Active vocabulary to remember

teenager

to worry

unemployment

chain

rasta от rastafari

do one's best

get on well with

  • подросток, юноша

  • беспокоить(ся), волновать(ся)

  • безработица

  • цепь, цепочка

  • растафари (название секты ямайских негров, про­исходит от докоронационного титула императора Эфиопии Хайле Селессие I (настоящее имя Тафари Маконнен) «рас Тафари», т. е. «принц Тафари», которого они считают воплощением бога)

  • сделать все от себя зависящее, проявить максимум энергии

  • ладить (с кем-л.)

Life used to be fun for teenagers. They used to have money to spend, and free time to spend it in. They used to wear teenage clothes, and meet in teenage coffee bars and discos. Some of them still do. But for many young people, life is harder now. Jobs are difficult to find. There's not so much money around. Things are more expensive, and it's hard to find a place to live. Teachers say that students work harder than they used to. They are less interested in politics, and more interested in passing exams. They know that good exam results may get them better jobs.

Most young people worry more about money than their parents did twenty years ago. They try to spend less and save more. They want to be able to get homes of their own one day.

For some, the answer to unemployment is to leave home and look for work in one of Britain's big cities. Every day hundreds of young people arrive in London from other parts of Britain, looking for jobs. Some find work, and stay. Others don't find it, and go home again, or join the many unemployed in London. There used to be one kind of teenage fashion, one style, one top pop group. Then, the girls all wore mini-skirts and everyone danced to the music of the Beatles and the Rolling Stones. But now an eight­een-year-old might be a punk, with green hair and chains round his legs, or a skin head, with short, short hair and right wing politics, or “rasta”, with long uncombed hair and a love for Africa. There's a lot of different mu­sic around too. There's reggae, the West Indian sound, there's rock, there's heavy metal, country and western, and disco. All these kinds of music are played by different groups and listened to by different fans.
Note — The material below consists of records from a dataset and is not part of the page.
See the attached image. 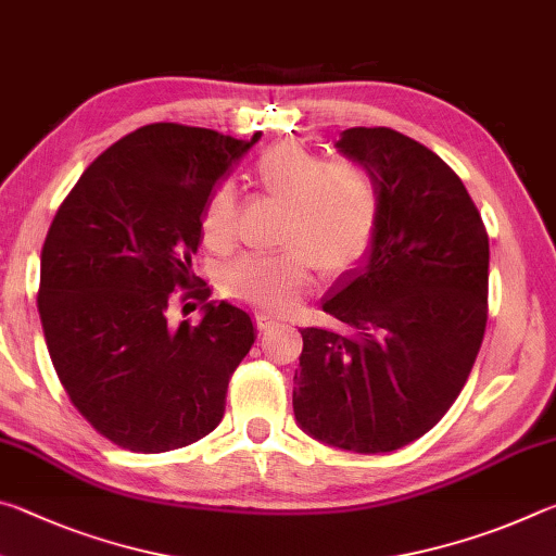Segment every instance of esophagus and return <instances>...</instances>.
I'll list each match as a JSON object with an SVG mask.
<instances>
[{"label":"esophagus","mask_w":556,"mask_h":556,"mask_svg":"<svg viewBox=\"0 0 556 556\" xmlns=\"http://www.w3.org/2000/svg\"><path fill=\"white\" fill-rule=\"evenodd\" d=\"M255 321H257V328L260 331H267V328H271L277 324V318L275 316H269V314H257L255 316Z\"/></svg>","instance_id":"1"}]
</instances>
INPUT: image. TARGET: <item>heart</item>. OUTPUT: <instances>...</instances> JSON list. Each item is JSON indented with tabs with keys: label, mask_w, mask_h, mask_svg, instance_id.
<instances>
[{
	"label": "heart",
	"mask_w": 556,
	"mask_h": 556,
	"mask_svg": "<svg viewBox=\"0 0 556 556\" xmlns=\"http://www.w3.org/2000/svg\"><path fill=\"white\" fill-rule=\"evenodd\" d=\"M262 191L287 205L277 255H244L230 262L220 287L230 299L269 314H287L314 281L355 267L375 240L380 191L368 168L351 159H328L296 139L271 144L255 162ZM238 232V193L215 186L201 213V238L213 252L232 248Z\"/></svg>",
	"instance_id": "b5f03b06"
}]
</instances>
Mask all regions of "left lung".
Returning a JSON list of instances; mask_svg holds the SVG:
<instances>
[{
  "label": "left lung",
  "instance_id": "left-lung-1",
  "mask_svg": "<svg viewBox=\"0 0 556 556\" xmlns=\"http://www.w3.org/2000/svg\"><path fill=\"white\" fill-rule=\"evenodd\" d=\"M338 152L368 168L380 223L324 312L345 331L304 328L294 372L299 427L357 454L425 437L473 368L488 321V232L444 159L390 127H351Z\"/></svg>",
  "mask_w": 556,
  "mask_h": 556
}]
</instances>
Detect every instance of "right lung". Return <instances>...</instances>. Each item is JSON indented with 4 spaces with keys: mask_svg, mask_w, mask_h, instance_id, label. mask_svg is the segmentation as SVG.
Listing matches in <instances>:
<instances>
[{
    "mask_svg": "<svg viewBox=\"0 0 556 556\" xmlns=\"http://www.w3.org/2000/svg\"><path fill=\"white\" fill-rule=\"evenodd\" d=\"M257 139L139 127L83 172L55 213L36 296L46 345L73 407L112 444L162 454L220 425L257 336L242 308L204 304L211 287H194L191 257L205 199ZM176 288L204 304L195 327L167 324Z\"/></svg>",
    "mask_w": 556,
    "mask_h": 556,
    "instance_id": "add662e5",
    "label": "right lung"
}]
</instances>
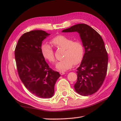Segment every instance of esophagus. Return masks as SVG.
Wrapping results in <instances>:
<instances>
[{
  "label": "esophagus",
  "mask_w": 121,
  "mask_h": 121,
  "mask_svg": "<svg viewBox=\"0 0 121 121\" xmlns=\"http://www.w3.org/2000/svg\"><path fill=\"white\" fill-rule=\"evenodd\" d=\"M60 75H64L65 73L64 72V71H60Z\"/></svg>",
  "instance_id": "1"
}]
</instances>
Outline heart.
Segmentation results:
<instances>
[{"label": "heart", "mask_w": 121, "mask_h": 121, "mask_svg": "<svg viewBox=\"0 0 121 121\" xmlns=\"http://www.w3.org/2000/svg\"><path fill=\"white\" fill-rule=\"evenodd\" d=\"M51 43L58 48L65 49L62 60L57 63L56 68L60 70L71 68L73 64L77 65L82 60L84 49L81 41L73 40L65 35H58L53 38ZM41 52L44 58L52 63L56 62L54 50L50 45L44 43L41 46Z\"/></svg>", "instance_id": "b5f03b06"}]
</instances>
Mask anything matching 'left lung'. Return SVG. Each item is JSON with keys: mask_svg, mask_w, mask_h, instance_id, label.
I'll list each match as a JSON object with an SVG mask.
<instances>
[{"mask_svg": "<svg viewBox=\"0 0 121 121\" xmlns=\"http://www.w3.org/2000/svg\"><path fill=\"white\" fill-rule=\"evenodd\" d=\"M79 33L85 48L74 85L76 92L87 96L95 93L104 83L108 67V54L104 40L95 29L86 24H77L62 32Z\"/></svg>", "mask_w": 121, "mask_h": 121, "instance_id": "left-lung-1", "label": "left lung"}]
</instances>
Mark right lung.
<instances>
[{"instance_id":"right-lung-1","label":"right lung","mask_w":121,"mask_h":121,"mask_svg":"<svg viewBox=\"0 0 121 121\" xmlns=\"http://www.w3.org/2000/svg\"><path fill=\"white\" fill-rule=\"evenodd\" d=\"M50 34L43 30H32L22 35L15 50L18 74L30 92L45 99L52 98L54 85L60 76L50 68L41 52L42 41Z\"/></svg>"}]
</instances>
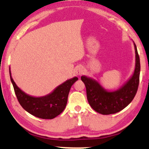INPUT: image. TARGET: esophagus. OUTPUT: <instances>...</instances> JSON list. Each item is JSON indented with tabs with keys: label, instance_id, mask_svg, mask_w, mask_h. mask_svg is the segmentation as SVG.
<instances>
[{
	"label": "esophagus",
	"instance_id": "obj_1",
	"mask_svg": "<svg viewBox=\"0 0 149 149\" xmlns=\"http://www.w3.org/2000/svg\"><path fill=\"white\" fill-rule=\"evenodd\" d=\"M76 73L77 75H82L83 73H84V68H83V66H81V65H79V66L76 67Z\"/></svg>",
	"mask_w": 149,
	"mask_h": 149
}]
</instances>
When you read the newspapers and watch the news on television, it's easy to get the idea that British young people are all unemployed, angry and in trouble. But that's not true. Three quarters of them do more or less what their parents did. They do their best at school, find some kind of work in the end, and get married in their early twenties. They get on well with their parents, and enjoy family life. They eat fish and chips, watch football on TV, go to the pub, and like reading about pop stars. After all, if they didn't, they wouldn't be British, would they?

Practice:

  1. Answer the following questions:

1. What is the difference between the life of today's teenagers and their par­ents when they were in their teens?

2. What do teachers say about today’s students?

3. What problems do teens have today? Is it difficult to solve them?

4. What are the trends of today’s youth fashion in clothes, music, ways of life?

5. How does the mass media describe the young generation?

6. What is the author’s attitude to the young people?